Runeblade

B4 Chapter 493: Defending the Wall, pt. 2



It started with a long, drawn out howl. It was a piercing sound, cutting through some of the steel forged by the officers that dotted the walls.

Kaius drew his blade, feeling the roiling charge of his mana locked inside of Drakthar. He would need it soon.

The wolf’s cry stretched long, hammering at the anticipation within him until Kaius could barely stand it for a second longer. A single, final note echoed unnaturally — bolstered by some sort of Skill.

Silence.

Then a wall of noise hit him like a punch to the gut. Thousands of creatures, of every breed and type, screamed out in unthinking savagery. It was unending, so many voices smashed together that it became a sound without timbre — possessing only in fury.

The tide of beasts surged in.

A teeming cloud took flight.

Rieker’s booming voice cut over the screams, steadying the restless defenders. The guildmaster must have been close — Kaius heard others echoing his call further down the walls.

“Archers, ready!”

Arrows were drawn; the beasts drew closer. As fast as the ground forces were, the aerial beasts were faster. A flowing cloud of smoke, they surged across the sky, straight for Deadacre.

Rotten roots, there were so many. The simple scale of it rocked him. Even with all their power, him and his team would never stand a chance. Kaius rolled his shoulders; he would be fine. So what if he couldn’t fight an entire army by himself, he didn’t have to.

In the final approach the black cloud surged up, gaining altitude. Mana roiled within the teeming masses as thousands of skills were prepared at once.

They dived.

Kaius felt his stomach clench. Fuck, he really didn’t want to leave the fliers for the others.

“Archers, loose!”

A sea of projectiles surged into the sky, like an upwards rain. Backed by Skills, they burned — fire, roiling wind, hazy poison, and more. There were so many affinities backing the shots that Kaius could barely distinguish them. Spells were scattered through them — wind, light, earth, and steel.
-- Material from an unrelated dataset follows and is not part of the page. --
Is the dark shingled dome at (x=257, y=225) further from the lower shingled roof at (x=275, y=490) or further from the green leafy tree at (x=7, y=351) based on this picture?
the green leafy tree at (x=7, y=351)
Each was visible only as spots of potency amongst the volley.

Uncaring, the beasts dived into the storm. They were densely packed — too dense for most to properly dodge. Arrows punched through breasts, wings broke; blood and bodies fell in a deluge.

Beasts, some as large as a man, crumpled as they hit the ground. Feathered and carapaced alike fell to the dead lands outside of the city. Dragon’s teeth were stained red with blood as skewered beasts squealed in pain.

Yet not all fell beyond the walls — wounded beasts rained onto the city. Kaius cursed. Even grievously injured, the beasts could heal. He hoped the roving teams of guards and delvers in the city were ready to put them down before they could harass their ranks from within.

The gods were not so gracious as to give him enough time to consider it further. A body slammed into the ground in front of him — a bird nearly as large as he was. Tumbling across the stone, he heard a wet snap as a wing folded the wrong direction. The beast let out a pained squawk, writhing as it tried to right itself.

Kaius refused to give it time.

Lunging forward, he fed stamina into his blade. The runes set within its crystal fuller burned as red light surged across its surface. Hellblade Investiture.

He thrust.

Its skull crunched beneath his sword point, and the beast stiffened.

Cloudracer Swallow - Level 134

Beast, Harrasser

Deactivating his skill, Kaius drew back, snapping his head up and down the wall to see if any of the weaker guards needed assistance.

He saw only men with hungry scowls crowding around fallen beasts, thrusting their spears again and again. With each death, their auras of strength surged.

Simply feeling someone's strength was an imprecise art. The difference between the first and second tier was easy — even a child who had barely awakened their system could notice that.

Within a single tier, the differences were more subtle. Even for Kaius, with sharp senses and high stats, it was only a vague sense. Yet when dozens of men were leveling up right in front of his nose, it was hard to miss.

Beasts rained from the sky, some crippled, some simply injured from the endless torrent of arrows that punched through breasts and wings.

A squawking thing of black and brown as big as a hound smashed into the midst of a squad just to his left, arrows peppering its wings. It barely had time to thrash, one soldier screaming out as its claws raked his leg.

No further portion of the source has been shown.